(EXERCISE TEXT Opens)

Thoughts of a Mad Man

"I have stood here before inside the pouring rain,
With the world turning circles running round my brain,
I guess I'm always hoping that you'll end this reign,
But its my destiny to be the king of pain"

Name:
Location: Cairo, Egypt

Wednesday, June 21, 2006

Children

What does it mean to have children? Do you own your children or do they own you? One keeps working most of the time to support his family turning down many life paths cause he don't wanna waste his money or to secure the family. He keeps banking the money and keep working and banking and banking.

When your child is young and he asks for something be it a toy or clothes or a bicycle you immediately go and buy it for him. You sort your life in favor of the child and feel great about your fatherhood.

Then when you son/daughter grow up to teenage and they wanna do something you don't accept u just shout/yell and refuse it and probably you'll say "your living under my roof and as long as you do, it gonna be my way and not yours" when your son makes a big mistake (from your point of view) you beat him shamelessly thinking that its your right to do so since he's your son!

(EXERCISE TEXT Closes)

**TASKS TO COMPLETE:**
A. What location does the blog post on children list?
B. Copy the blog post on children from "When your child" to "he's your son!", swapping "bicycle" for "scooter".

(PROVIDED DATA Opens)

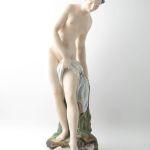612 6006 SCULPTURE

(PROVIDED DATA Closes)

**ANSWERS TO THE TASKS:**
A. Cairo, Egypt

B.
When your child is young and he asks for something be it a toy or clothes or a scooter you immediately go and buy it for him. You sort your life in favor of the child and feel great about your fatherhood.

Then when you son/daughter grow up to teenage and they wanna do something you don't accept u just shout/yell and refuse it and probably you'll say "your living under my roof and as long as you do, it gonna be my way and not yours" when your son makes a big mistake (from your point of view) you beat him shamelessly thinking that its your right to do so since he's your son!